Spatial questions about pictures

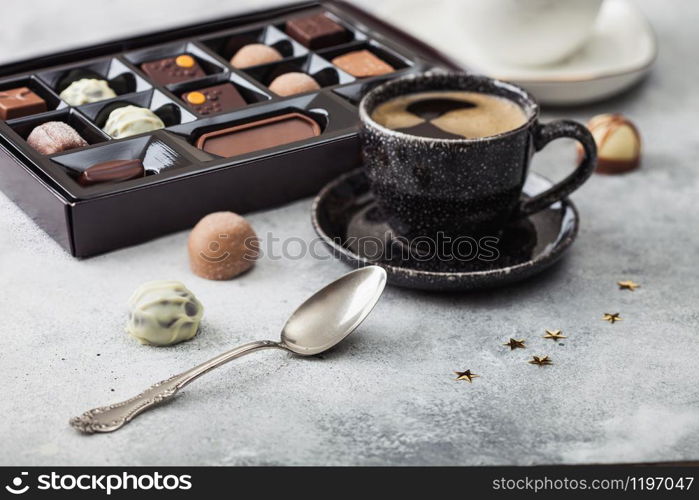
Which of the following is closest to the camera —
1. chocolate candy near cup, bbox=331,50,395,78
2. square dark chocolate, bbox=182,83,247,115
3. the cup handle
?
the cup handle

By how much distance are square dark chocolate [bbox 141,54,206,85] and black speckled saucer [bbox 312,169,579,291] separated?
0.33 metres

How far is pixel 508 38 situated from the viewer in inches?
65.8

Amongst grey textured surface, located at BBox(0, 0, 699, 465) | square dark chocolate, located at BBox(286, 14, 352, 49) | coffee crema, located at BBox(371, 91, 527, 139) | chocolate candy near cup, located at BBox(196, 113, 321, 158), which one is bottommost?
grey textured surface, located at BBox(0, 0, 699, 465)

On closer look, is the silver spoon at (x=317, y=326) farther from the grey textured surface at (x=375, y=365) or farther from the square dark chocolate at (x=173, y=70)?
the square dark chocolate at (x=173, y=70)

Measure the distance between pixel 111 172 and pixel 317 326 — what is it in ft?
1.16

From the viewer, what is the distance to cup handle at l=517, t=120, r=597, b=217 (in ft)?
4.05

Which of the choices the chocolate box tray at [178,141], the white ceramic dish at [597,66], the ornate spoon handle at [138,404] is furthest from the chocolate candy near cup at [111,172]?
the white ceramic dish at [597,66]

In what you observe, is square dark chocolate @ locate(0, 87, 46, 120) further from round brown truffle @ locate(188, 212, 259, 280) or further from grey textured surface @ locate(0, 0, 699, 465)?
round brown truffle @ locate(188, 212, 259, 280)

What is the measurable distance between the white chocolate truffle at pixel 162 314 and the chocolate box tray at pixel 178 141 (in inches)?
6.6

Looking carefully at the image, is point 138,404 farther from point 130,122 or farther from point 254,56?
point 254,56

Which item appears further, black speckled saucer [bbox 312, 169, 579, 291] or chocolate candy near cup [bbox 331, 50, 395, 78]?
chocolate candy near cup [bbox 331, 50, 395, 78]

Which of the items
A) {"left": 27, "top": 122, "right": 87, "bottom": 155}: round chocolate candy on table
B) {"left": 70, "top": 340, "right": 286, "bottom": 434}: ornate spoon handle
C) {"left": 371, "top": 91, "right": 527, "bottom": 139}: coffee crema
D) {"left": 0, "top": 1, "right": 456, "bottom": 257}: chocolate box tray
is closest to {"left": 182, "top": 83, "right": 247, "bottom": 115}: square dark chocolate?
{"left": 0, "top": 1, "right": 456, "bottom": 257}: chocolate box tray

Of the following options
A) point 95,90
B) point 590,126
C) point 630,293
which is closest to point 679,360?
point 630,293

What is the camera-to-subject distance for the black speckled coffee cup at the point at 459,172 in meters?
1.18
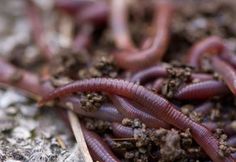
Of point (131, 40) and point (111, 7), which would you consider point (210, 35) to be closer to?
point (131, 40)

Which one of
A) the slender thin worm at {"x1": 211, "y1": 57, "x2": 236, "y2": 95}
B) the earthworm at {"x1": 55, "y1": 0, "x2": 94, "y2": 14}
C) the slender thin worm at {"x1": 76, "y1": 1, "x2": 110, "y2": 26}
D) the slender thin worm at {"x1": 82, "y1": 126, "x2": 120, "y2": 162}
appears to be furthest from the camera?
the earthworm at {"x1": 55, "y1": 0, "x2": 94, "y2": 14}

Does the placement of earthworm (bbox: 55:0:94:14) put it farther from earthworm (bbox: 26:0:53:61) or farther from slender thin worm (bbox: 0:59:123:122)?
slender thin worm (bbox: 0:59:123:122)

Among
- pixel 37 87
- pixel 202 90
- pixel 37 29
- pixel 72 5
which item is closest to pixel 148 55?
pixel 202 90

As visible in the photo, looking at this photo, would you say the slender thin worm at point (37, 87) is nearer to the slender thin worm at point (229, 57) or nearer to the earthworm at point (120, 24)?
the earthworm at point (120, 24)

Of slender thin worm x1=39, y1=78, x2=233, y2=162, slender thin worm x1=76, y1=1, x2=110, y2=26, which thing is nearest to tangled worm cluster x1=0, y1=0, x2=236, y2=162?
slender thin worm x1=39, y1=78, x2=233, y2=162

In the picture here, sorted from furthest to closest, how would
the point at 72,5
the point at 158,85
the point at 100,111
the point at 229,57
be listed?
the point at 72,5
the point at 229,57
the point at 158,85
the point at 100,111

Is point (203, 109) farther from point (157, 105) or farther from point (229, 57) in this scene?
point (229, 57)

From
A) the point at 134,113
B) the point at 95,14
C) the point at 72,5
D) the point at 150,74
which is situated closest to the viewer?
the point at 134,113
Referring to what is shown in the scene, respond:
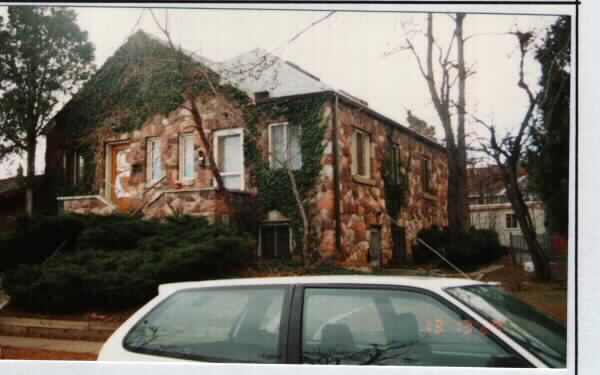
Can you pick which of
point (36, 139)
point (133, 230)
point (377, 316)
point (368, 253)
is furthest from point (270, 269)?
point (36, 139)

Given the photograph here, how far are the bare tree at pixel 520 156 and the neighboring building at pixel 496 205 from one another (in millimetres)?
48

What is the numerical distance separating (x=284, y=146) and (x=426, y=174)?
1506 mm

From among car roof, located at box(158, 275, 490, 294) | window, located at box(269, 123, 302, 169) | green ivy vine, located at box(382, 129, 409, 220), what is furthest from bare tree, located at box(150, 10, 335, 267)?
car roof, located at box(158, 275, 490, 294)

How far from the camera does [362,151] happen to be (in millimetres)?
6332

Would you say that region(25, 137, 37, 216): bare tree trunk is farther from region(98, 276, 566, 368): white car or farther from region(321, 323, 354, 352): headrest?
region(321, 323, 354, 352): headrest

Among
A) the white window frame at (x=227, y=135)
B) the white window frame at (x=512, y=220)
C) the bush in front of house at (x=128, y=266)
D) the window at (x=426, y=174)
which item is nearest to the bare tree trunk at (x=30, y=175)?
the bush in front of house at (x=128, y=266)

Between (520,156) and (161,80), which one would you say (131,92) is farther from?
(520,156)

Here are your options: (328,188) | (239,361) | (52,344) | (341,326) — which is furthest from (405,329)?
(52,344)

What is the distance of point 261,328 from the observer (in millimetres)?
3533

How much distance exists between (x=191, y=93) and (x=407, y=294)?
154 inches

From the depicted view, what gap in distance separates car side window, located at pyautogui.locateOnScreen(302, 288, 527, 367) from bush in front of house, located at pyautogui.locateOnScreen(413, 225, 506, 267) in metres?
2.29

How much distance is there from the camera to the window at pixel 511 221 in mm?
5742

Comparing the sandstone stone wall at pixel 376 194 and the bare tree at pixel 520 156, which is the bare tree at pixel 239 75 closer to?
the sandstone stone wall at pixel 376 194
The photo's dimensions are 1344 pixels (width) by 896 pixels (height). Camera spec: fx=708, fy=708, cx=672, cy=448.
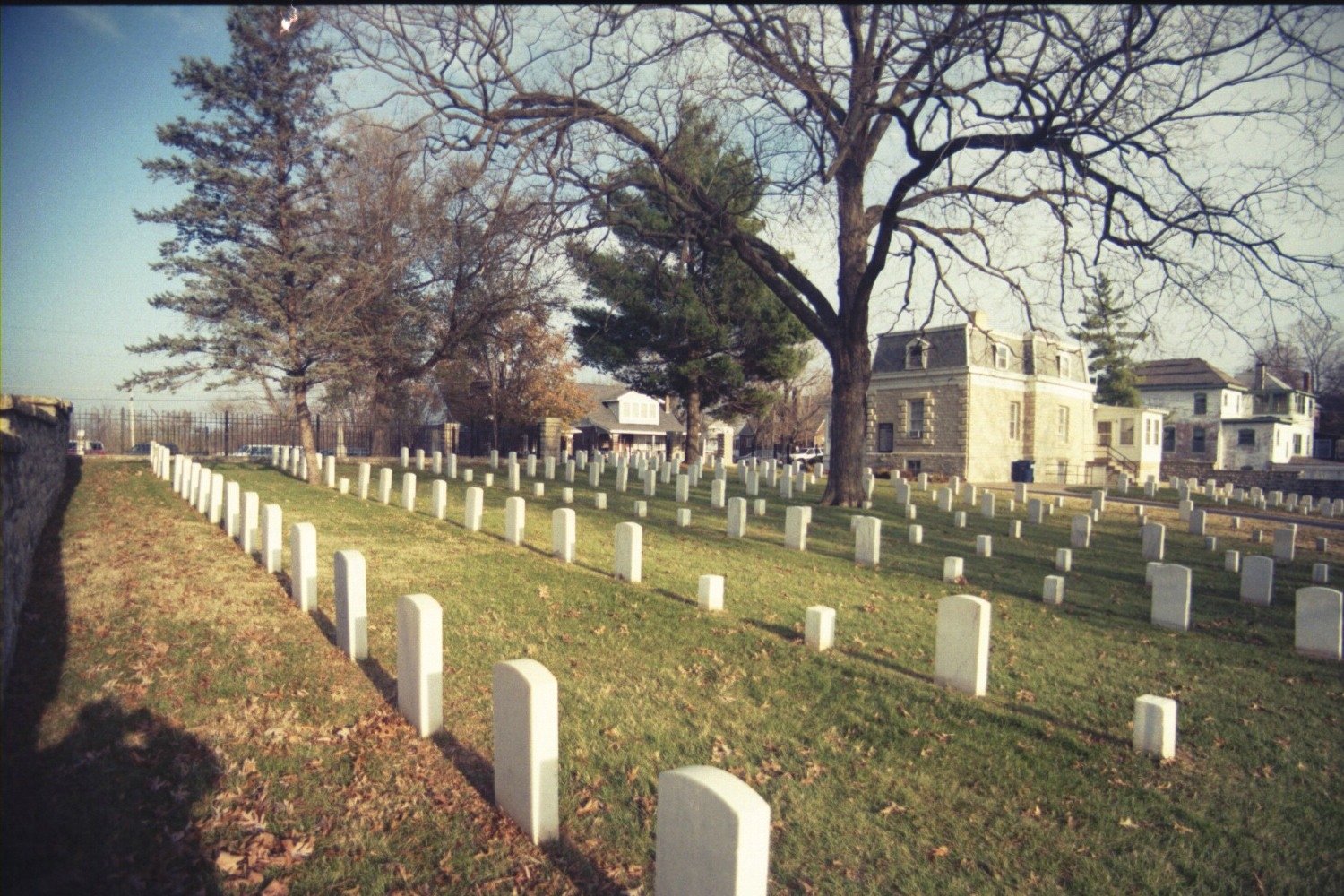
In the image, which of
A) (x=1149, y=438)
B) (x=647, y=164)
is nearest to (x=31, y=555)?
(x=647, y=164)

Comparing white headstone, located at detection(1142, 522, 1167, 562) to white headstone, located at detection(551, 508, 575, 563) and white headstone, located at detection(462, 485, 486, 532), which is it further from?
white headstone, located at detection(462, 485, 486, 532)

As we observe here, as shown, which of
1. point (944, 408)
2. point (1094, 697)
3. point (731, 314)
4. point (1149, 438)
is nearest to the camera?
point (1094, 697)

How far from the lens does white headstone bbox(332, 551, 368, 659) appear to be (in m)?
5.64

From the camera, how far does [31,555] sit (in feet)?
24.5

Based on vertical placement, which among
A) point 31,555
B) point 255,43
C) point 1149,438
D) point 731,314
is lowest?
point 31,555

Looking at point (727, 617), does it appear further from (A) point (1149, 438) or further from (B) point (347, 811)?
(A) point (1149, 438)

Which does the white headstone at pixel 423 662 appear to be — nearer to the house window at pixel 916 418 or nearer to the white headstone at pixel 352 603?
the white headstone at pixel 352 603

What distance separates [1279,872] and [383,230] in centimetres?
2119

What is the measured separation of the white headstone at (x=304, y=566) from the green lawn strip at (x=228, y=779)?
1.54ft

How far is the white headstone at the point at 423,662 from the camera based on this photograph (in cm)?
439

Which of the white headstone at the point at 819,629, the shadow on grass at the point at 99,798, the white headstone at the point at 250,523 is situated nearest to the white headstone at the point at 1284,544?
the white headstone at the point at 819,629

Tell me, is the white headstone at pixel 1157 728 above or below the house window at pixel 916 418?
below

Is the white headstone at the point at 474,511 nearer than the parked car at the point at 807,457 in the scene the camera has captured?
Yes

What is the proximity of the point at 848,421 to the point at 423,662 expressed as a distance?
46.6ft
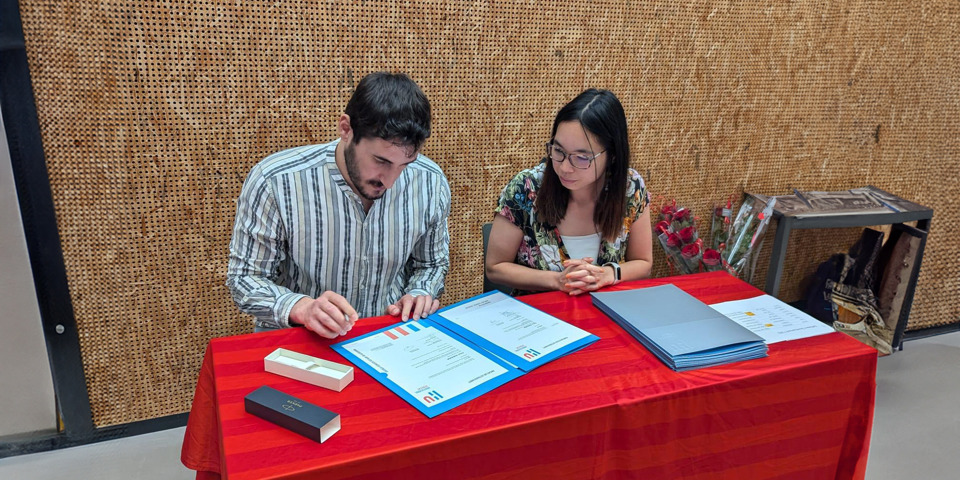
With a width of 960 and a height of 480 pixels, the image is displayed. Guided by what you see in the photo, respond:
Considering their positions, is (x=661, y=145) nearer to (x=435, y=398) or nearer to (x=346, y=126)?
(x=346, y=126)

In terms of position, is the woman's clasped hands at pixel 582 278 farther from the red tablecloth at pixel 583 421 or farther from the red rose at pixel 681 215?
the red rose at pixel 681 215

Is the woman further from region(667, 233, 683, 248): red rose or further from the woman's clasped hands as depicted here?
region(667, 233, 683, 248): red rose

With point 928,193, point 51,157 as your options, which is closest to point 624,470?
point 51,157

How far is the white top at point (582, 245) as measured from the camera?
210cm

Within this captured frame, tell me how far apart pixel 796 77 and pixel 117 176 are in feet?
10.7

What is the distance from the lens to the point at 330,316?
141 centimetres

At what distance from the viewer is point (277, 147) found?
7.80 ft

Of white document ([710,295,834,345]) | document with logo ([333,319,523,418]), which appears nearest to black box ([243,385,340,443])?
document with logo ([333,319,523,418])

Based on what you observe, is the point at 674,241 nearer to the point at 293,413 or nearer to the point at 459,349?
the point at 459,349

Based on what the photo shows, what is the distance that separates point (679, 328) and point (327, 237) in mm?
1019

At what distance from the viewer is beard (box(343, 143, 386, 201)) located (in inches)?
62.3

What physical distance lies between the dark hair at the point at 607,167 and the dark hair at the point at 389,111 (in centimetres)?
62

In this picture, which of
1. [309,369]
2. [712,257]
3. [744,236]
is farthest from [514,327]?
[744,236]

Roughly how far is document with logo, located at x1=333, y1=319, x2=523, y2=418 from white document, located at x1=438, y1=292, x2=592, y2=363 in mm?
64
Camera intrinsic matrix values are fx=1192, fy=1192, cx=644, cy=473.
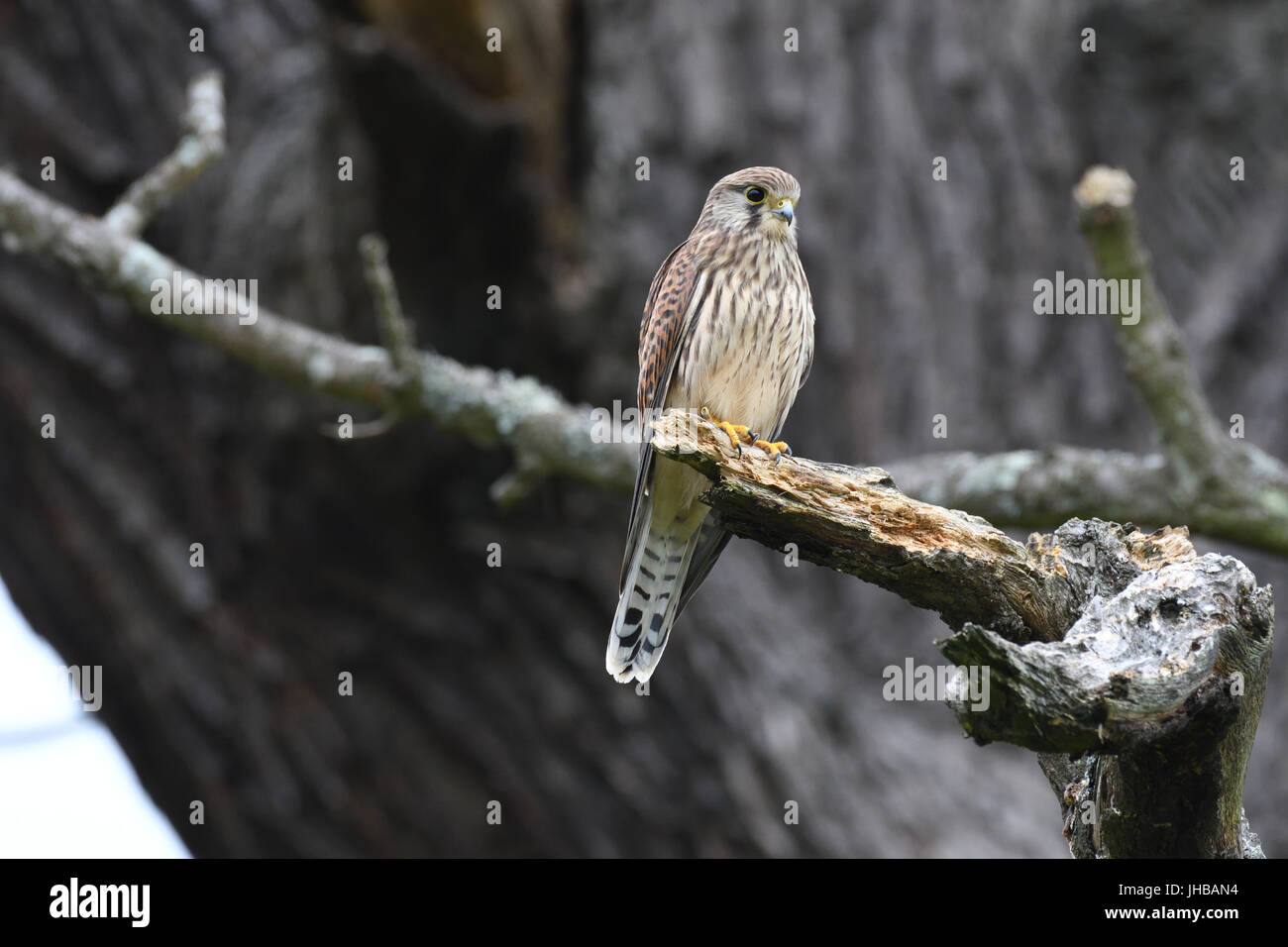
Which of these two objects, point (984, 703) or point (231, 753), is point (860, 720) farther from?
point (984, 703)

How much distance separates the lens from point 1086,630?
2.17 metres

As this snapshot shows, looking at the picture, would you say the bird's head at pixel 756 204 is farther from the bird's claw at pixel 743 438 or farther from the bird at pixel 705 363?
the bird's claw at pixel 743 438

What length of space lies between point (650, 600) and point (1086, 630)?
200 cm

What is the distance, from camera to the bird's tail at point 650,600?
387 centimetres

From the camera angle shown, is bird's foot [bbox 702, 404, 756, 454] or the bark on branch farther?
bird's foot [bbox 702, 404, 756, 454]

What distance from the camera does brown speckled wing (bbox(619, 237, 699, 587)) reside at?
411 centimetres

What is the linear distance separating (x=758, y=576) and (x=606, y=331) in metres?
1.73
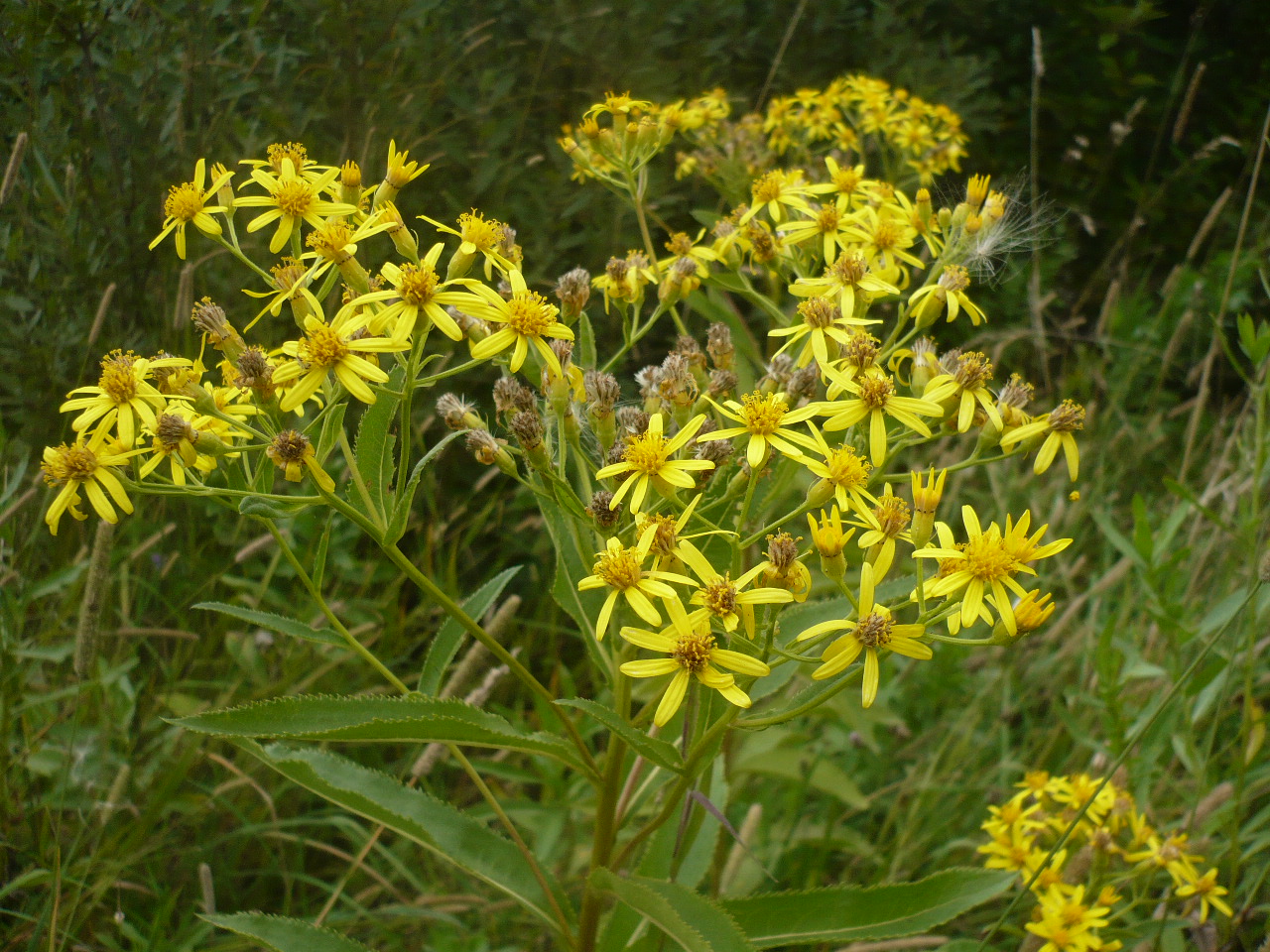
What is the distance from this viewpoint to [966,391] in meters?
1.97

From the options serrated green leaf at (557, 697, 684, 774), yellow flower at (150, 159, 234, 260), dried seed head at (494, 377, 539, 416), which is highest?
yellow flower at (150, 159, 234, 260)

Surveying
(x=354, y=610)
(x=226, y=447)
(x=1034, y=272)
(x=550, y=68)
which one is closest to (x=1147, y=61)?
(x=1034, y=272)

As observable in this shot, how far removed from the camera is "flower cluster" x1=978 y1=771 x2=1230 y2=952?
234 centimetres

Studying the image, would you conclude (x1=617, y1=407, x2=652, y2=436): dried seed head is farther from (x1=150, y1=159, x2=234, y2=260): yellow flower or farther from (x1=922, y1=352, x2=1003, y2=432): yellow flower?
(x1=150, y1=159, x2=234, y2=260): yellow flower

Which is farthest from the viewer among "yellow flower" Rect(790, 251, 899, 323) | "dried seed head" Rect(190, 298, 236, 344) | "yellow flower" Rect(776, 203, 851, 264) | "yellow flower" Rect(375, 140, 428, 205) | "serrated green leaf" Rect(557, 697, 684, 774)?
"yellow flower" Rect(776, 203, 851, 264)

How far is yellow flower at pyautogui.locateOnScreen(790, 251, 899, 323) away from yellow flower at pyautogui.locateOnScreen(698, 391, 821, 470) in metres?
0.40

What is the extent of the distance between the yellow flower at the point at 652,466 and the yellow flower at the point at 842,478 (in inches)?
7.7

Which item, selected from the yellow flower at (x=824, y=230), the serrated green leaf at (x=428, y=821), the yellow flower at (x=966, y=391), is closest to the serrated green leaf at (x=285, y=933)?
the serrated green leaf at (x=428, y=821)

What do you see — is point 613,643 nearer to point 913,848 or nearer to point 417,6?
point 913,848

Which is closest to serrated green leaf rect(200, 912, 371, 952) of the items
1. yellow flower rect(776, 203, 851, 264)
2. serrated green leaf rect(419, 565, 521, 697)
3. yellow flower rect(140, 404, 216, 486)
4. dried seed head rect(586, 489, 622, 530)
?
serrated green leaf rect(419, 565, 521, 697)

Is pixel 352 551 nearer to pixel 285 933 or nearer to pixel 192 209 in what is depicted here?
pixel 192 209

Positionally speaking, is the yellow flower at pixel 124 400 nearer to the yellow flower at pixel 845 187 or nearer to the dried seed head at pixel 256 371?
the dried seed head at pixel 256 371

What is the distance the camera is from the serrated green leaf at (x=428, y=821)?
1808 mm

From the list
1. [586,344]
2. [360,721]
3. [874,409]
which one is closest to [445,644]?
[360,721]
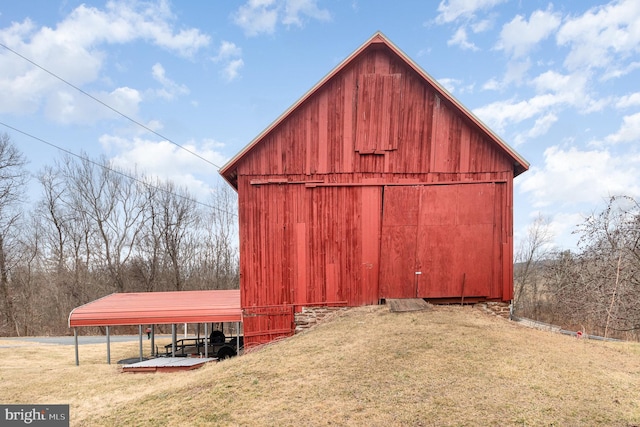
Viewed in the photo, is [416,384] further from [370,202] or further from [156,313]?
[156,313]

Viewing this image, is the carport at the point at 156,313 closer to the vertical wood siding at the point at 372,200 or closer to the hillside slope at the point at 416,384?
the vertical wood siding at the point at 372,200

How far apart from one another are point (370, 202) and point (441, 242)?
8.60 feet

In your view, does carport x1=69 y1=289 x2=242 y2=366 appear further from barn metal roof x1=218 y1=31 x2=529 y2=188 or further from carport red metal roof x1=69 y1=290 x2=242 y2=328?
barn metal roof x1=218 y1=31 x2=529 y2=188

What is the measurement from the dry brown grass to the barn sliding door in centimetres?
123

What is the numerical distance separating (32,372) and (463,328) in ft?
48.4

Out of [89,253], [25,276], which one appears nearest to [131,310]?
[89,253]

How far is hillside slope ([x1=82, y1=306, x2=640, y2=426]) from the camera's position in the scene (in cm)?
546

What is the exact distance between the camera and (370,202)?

> [WHAT THE TASK REQUIRES]: Write out the part of the records that runs from the line containing "Out of [89,253], [25,276], which" through the end of the records, keeping every request as is. Shift each number in the answers, both coordinates and distances, up by 150.

> [REPLY]:
Out of [89,253], [25,276], which one appears nearest to [131,310]?
[239,403]

How far is hillside slope ([x1=82, y1=306, x2=640, y2=426]) from the camera's position in the scene (in cm)?
696

What is the exact distance between the camera and (370,202)?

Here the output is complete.